> **Pedido de trabajo 1**
En el texto sobre Artaud y el teatro argentino, ¿qué editorial publicó en 1964 la primera traducción al castellano del texto completo de El teatro y su doble?
> **Pedido de trabajo 2**
Continúa el texto sobre Artaud y el teatro argentino desde donde se corta.

> **Fragmento elegido**
--*--
El metafísico del teatro
Jorge Dubatti
La conexión argentina con Antonin Artaud constituye una historia demasiado rica como para sintetizarla en breve espacio. Se inicia tempranamente, con la labor de los primeros surrealistas argentinos (Aldo Pellegrini, entre ellos) a finales de los años 20. En 1932 la revista Sur publica el ensayo El teatro alquímico, más tarde recogido por Artaud en El teatro y su doble (1938).
La primera traducción al castellano del texto integral de El teatro y su doble se concretó en Buenos Aires, en diciembre de 1964, por Editorial Sudamericana, firmada por Enrique Alonso y Francisco Abelenda (seudónimo de Francisco “Paco” Porrúa). La contratapa era tan elocuente que sin duda debió mover un amplio público, y no solo del campo teatral: “Una famosa colección de ensayos que descubre la urgente necesidad de una profunda y total revolución en el teatro occidental moderno. ‘El teatro y su doble –escribió Jean Louis Barrault– es sin comparación posible lo más importante que se haya escrito sobre teatro en el siglo XX… Es necesario leerlo y releerlo. Artaud es el metafísico del teatro’”. Un joven Eduardo “Tato” Pavlovsky se devora el libro y lo cita varias veces en su ensayo Algunos conceptos sobre el teatro de vanguardia (prólogo de su Teatro de vanguardia II, 1967). Pavlovsky dice que persigue “la búsqueda de una realidad total”, y que si bien esto “puede dar una imagen confusa en un primer momento, es una distinta manera de apreciar nuestra realidad circundante en forma pluridimensional. Experiencia total, realidad total, búsqueda de distintas dimensiones, dice Artaud”. Rubén de León, protagonista de la movida teatral del Instituto Di Tella y de la renovación en los 60 y 70, escribe: “Antonin Artaud hubo uno solo. Pero hay un Artaud para cada uno de nosotros. Nuestra experiencia nos condujo al ‘callejón sin salida’ de vida y obra llamado Artaud. Sus principios fueron las armas que utilizamos para defender nuestros descubrimientos”. En ese contexto Alberto Cousté compone y dirige Artaud 66 y Antología del Teatro de la Crueldad con el grupo Teatro de la Peste.
--*--
> **Información mostrada**
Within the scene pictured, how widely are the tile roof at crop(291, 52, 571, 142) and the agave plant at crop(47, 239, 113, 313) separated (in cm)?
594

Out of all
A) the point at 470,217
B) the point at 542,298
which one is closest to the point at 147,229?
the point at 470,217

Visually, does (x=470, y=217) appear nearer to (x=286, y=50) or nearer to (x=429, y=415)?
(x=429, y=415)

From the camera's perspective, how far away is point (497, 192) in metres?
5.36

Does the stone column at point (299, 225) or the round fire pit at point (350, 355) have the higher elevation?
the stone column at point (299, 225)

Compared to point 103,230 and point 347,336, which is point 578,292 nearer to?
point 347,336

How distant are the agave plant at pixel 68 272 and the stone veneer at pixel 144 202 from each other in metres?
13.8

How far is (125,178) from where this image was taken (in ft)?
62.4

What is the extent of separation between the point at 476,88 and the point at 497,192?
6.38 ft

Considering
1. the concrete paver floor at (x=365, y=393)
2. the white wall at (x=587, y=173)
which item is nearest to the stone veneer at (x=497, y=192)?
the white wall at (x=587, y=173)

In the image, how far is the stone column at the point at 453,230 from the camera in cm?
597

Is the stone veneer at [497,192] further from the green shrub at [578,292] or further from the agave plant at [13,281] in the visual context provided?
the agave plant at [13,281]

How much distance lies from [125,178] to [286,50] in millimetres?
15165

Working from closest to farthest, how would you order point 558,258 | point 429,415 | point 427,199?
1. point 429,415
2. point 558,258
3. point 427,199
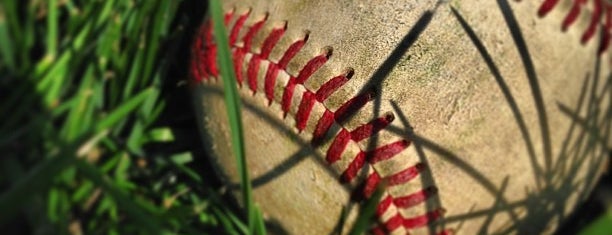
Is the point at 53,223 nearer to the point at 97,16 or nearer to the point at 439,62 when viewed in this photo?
the point at 97,16

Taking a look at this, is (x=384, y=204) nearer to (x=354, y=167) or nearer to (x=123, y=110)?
(x=354, y=167)

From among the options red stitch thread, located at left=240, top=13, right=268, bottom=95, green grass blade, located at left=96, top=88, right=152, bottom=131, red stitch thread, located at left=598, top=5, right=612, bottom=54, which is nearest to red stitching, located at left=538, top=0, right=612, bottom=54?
red stitch thread, located at left=598, top=5, right=612, bottom=54

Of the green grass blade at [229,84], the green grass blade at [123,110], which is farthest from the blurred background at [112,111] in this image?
the green grass blade at [229,84]

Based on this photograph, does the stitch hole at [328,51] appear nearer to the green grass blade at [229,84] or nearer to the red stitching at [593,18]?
the green grass blade at [229,84]

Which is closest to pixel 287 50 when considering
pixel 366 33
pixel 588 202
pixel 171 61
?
pixel 366 33

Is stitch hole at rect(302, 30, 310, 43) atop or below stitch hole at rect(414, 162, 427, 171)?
atop

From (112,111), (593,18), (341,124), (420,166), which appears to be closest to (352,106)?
(341,124)

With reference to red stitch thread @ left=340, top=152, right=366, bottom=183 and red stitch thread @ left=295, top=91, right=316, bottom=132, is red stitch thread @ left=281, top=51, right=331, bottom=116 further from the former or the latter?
red stitch thread @ left=340, top=152, right=366, bottom=183
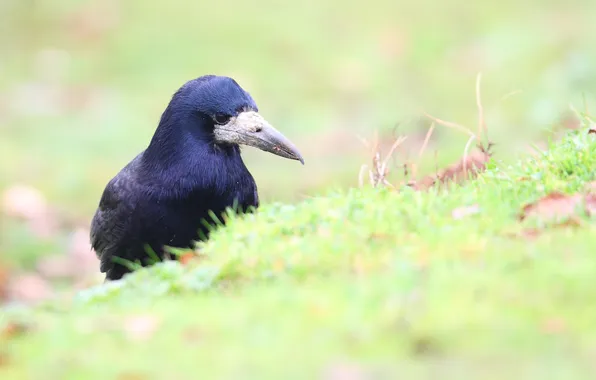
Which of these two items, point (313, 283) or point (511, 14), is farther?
point (511, 14)

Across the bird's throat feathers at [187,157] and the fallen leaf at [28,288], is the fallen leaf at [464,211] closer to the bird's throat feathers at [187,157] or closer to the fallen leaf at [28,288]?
the bird's throat feathers at [187,157]

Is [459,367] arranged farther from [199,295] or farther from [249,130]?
[249,130]

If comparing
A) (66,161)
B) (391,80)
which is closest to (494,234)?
(66,161)

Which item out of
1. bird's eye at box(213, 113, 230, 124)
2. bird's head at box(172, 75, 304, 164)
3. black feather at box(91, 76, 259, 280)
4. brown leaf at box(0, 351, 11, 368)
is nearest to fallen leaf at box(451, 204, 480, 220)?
bird's head at box(172, 75, 304, 164)

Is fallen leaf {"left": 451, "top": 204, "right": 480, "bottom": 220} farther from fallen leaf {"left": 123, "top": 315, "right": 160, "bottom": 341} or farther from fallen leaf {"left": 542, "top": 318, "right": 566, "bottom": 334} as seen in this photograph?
fallen leaf {"left": 123, "top": 315, "right": 160, "bottom": 341}

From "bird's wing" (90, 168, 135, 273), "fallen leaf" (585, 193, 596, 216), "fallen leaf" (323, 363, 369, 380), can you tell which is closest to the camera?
"fallen leaf" (323, 363, 369, 380)

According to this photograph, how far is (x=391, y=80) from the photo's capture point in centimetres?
1335

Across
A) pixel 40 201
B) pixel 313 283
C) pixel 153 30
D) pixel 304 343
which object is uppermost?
pixel 153 30

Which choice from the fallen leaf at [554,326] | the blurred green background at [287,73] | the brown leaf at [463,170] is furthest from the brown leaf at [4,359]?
the blurred green background at [287,73]

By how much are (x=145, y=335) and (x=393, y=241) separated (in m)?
1.25

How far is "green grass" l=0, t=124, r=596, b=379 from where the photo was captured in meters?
3.56

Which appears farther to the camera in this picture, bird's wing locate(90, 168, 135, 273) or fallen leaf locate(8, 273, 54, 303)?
fallen leaf locate(8, 273, 54, 303)

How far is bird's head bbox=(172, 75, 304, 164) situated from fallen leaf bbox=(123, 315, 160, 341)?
2.29 m

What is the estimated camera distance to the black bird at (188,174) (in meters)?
6.02
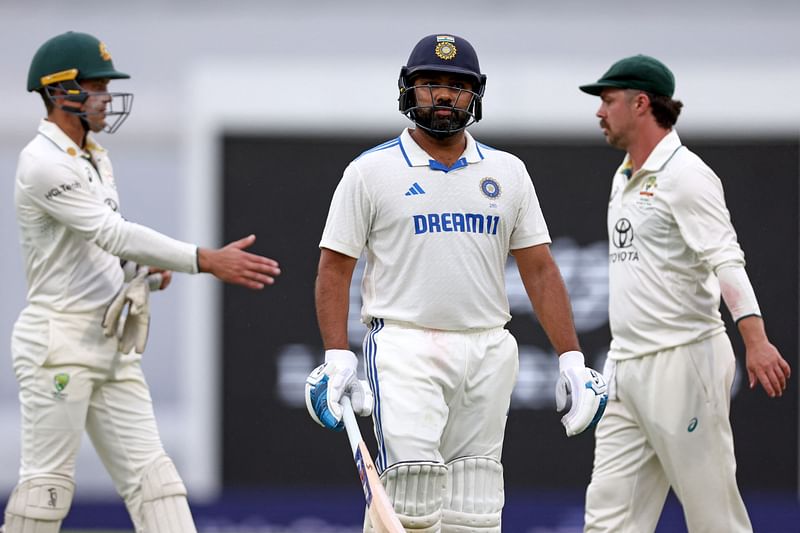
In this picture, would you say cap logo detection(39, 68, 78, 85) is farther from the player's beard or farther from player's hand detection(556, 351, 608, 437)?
player's hand detection(556, 351, 608, 437)

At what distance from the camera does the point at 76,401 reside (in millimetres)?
4754

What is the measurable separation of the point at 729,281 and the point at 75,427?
6.97ft

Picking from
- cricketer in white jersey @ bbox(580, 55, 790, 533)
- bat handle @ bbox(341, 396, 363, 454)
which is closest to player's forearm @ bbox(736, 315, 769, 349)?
cricketer in white jersey @ bbox(580, 55, 790, 533)

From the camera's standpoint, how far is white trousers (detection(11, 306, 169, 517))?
15.5 feet

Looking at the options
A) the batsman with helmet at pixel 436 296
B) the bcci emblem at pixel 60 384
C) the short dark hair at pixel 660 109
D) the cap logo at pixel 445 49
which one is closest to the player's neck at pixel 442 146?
the batsman with helmet at pixel 436 296

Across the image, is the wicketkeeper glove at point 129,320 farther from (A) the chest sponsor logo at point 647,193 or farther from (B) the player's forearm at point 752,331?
(B) the player's forearm at point 752,331

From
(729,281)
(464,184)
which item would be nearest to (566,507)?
(729,281)

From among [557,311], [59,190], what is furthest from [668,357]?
[59,190]

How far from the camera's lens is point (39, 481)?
15.4ft

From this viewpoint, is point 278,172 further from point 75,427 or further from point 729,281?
point 729,281

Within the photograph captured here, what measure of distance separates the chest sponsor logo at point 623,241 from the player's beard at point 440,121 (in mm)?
945

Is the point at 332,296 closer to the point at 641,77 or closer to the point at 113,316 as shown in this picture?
the point at 113,316

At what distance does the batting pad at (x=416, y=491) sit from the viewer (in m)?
3.98

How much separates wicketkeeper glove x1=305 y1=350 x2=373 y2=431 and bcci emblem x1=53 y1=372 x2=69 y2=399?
1094mm
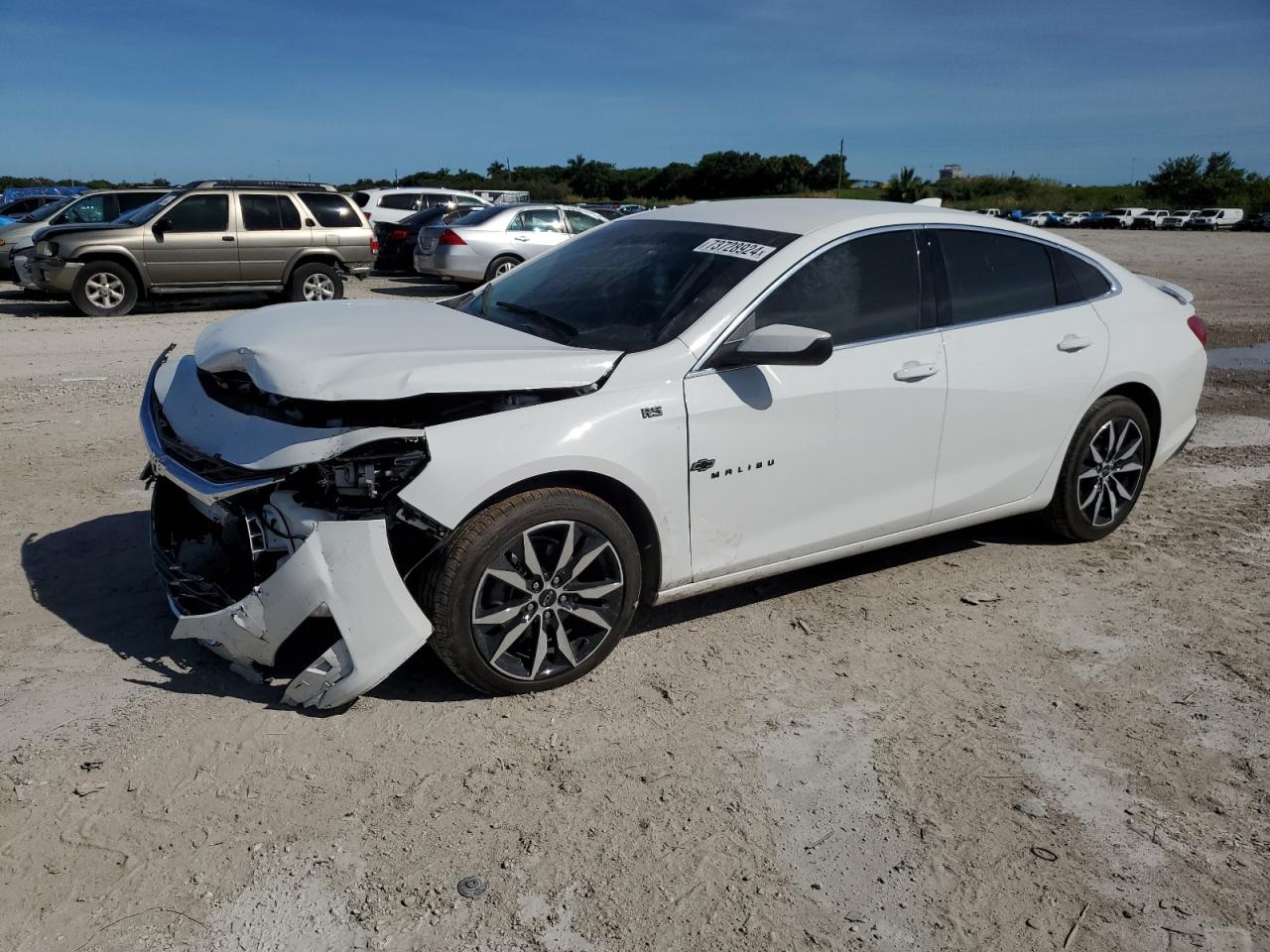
--*--
> **Espacio de respuesta 1**
Editorial Sudamericana, en Buenos Aires.

> **Espacio de respuesta 2**
En 1971 se publica Textos, de Artaud, con traducciones de Alejandra Pizarnik y Antonio López Crespo (Editorial Aquarius). Pizarnik suma un prólogo luminoso, donde se lee: “Aquella afirmación de Hölderlin de que ‘la poesía es un juego peligroso’ tiene su equivalente real en algunos sacrificios célebres: el sufrimiento de Baudelaire, el suicidio de Nerval, el precoz silencio de Rimbaud, la misteriosa y fugaz presencia de Lautréamont, la vida y la obra de Artaud... Estos poetas, y unos pocos más, tienen en común el haber anulado –o querido anular– la distancia que la sociedad obliga a establecer entre la poesía y la vida”. Pizarnik afirma: “Hay una palabra que Artaud reitera a lo largo de sus escritos: eficacia. Ella se relaciona estrechamente con su necesidad de metafísica en actividad, y usada por Artaud quiere decir que el arte –o la cultura en general– ha de ser eficaz en la misma manera en que nos es eficaz el aparato respiratorio”.
Otro momento radiante acontece en 1973 con Artaud, el disco de Pescado Rabioso/Luis Alberto Spinetta, quien reflexionó: “Yo le dediqué ese disco a Artaud pero en ningún momento tomé sus obras como punto de partida. El disco fue una respuesta –insignificante tal vez– al sufrimiento que te acarrea leer sus obras”.
A través de los años Editorial Argonauta dio a conocer numerosas traducciones de sus textos: Carta a los poderes, Heliogábalo o el anarquista coronado, Van Gogh el suicidado por la sociedad, o la selección de poemas en la magnífica Antología de la poesía surrealista de Aldo Pellegrini.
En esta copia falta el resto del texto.